Edward Snowden se voit accorder un "passeport mondial" symbolique

Certains pays, dont l'Equateur, reconnaissent le document, mais ce dernier précise qu'il ne permet pas à l'ex-informaticien d'accéder à son territoire.

L\'ex-consultant de la NSA Edward Snowden, interviewé par le quotidien britannique \"The Guardian\", à Hong Kong, le 6 juin 2013.
L'ex-consultant de la NSA Edward Snowden, interviewé par le quotidien britannique "The Guardian", à Hong Kong, le 6 juin 2013. (THE GUARDIAN / AFP)

Un "passeport mondial". Ce document non légal, mais reconnu à titre symbolique par quelques pays dont l'Equateur, a été délivré à Ewdard Snowden par une ONG américaine, World Service Authority. Toutefois, les autorités de Quito précisent, jeudi 11 juillet, qu'il ne permet pas à l'ex-informaticien d'accéder à son territoire.

Recherché pour espionnage par les Etats-Unis, Edward Snowden, ex-consultant pour l'Agence nationale de sécurité américaine, est réfugié depuis le 23 juin dans la zone de transit de l'aéroport de Moscou-Cheremetievo, en Russie. Son passeport américain a été invalidé par Washington (Etats-Unis).

C'est sur Twitter que l'ONG, basée à Washington, a annoncé avoir accordé ce document, qu'elle justifie en invoquant la déclaration universelle des droits de l'homme.

Un document sans valeur juridique

Ce passeport est refusé par la plupart des Etats.
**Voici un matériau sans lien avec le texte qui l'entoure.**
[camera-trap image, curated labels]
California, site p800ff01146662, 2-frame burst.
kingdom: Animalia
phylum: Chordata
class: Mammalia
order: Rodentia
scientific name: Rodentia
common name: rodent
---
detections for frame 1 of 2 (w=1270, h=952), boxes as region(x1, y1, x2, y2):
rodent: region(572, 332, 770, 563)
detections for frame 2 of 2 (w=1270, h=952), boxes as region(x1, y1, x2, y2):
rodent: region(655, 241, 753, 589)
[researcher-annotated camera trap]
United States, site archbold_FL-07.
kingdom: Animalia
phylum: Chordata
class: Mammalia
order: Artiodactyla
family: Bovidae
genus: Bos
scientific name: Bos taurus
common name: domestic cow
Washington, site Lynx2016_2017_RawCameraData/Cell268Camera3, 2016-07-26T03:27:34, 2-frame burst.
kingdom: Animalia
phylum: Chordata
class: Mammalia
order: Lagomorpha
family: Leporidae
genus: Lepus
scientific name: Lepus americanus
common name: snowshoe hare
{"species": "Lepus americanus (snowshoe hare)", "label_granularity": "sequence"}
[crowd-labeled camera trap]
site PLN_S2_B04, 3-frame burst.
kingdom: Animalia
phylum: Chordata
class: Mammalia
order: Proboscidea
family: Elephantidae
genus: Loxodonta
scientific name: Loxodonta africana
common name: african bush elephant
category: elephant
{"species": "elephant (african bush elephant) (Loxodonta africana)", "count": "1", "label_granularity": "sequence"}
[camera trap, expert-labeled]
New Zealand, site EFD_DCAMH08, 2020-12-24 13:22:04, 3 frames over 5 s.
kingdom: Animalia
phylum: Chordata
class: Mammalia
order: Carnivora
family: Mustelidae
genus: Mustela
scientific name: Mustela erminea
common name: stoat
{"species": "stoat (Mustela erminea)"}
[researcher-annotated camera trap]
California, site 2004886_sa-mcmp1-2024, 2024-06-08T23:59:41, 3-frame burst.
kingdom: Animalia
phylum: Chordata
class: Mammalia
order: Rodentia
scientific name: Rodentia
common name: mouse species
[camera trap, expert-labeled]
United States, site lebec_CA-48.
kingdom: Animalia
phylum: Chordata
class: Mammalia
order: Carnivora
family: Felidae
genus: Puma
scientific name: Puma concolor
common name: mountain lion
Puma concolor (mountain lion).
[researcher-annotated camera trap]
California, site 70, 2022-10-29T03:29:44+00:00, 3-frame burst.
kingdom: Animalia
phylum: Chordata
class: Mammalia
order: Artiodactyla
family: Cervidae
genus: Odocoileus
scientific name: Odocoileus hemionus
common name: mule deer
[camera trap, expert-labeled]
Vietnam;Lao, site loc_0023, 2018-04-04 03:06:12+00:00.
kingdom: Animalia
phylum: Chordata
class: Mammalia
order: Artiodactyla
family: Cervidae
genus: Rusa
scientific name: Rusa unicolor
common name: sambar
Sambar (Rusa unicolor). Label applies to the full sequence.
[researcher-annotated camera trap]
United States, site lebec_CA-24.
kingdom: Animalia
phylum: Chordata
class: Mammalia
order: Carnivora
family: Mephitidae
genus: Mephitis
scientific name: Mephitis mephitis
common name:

Seuls le Burkina Faso, la Mauritanie, la Tanzanie, le Togo et l'Equateur lui accordent une valeur, essentiellement symbolique. "C'est un instrument emblématique qui n'a pas de valeur juridique pratique. Le document n'offre pas les garanties de sécurité réclamées par notre système d'identification et nos services d'immigration", a souligné le vice-ministre des Affaires étrangères de l'Equateur, Marco Albuja.

Le Venezuela, tout comme le Nicaragua et la Bolivie, ont offert l'asile politique à Edward Snowden, à l'origine des révélations sur l'ampleur des programmes de surveillance des Etats-Unis. Mais toujours aucun signe du départ prochain de l'Américain pour l'un de ces pays. D'ailleurs, Caracas n'a pas encore reçu de réponse à son offre, a indiqué jeudi Elias Jaua, ministre vénézuélien des Affaires étrangères, confirmant une information de WikiLeaks mardi.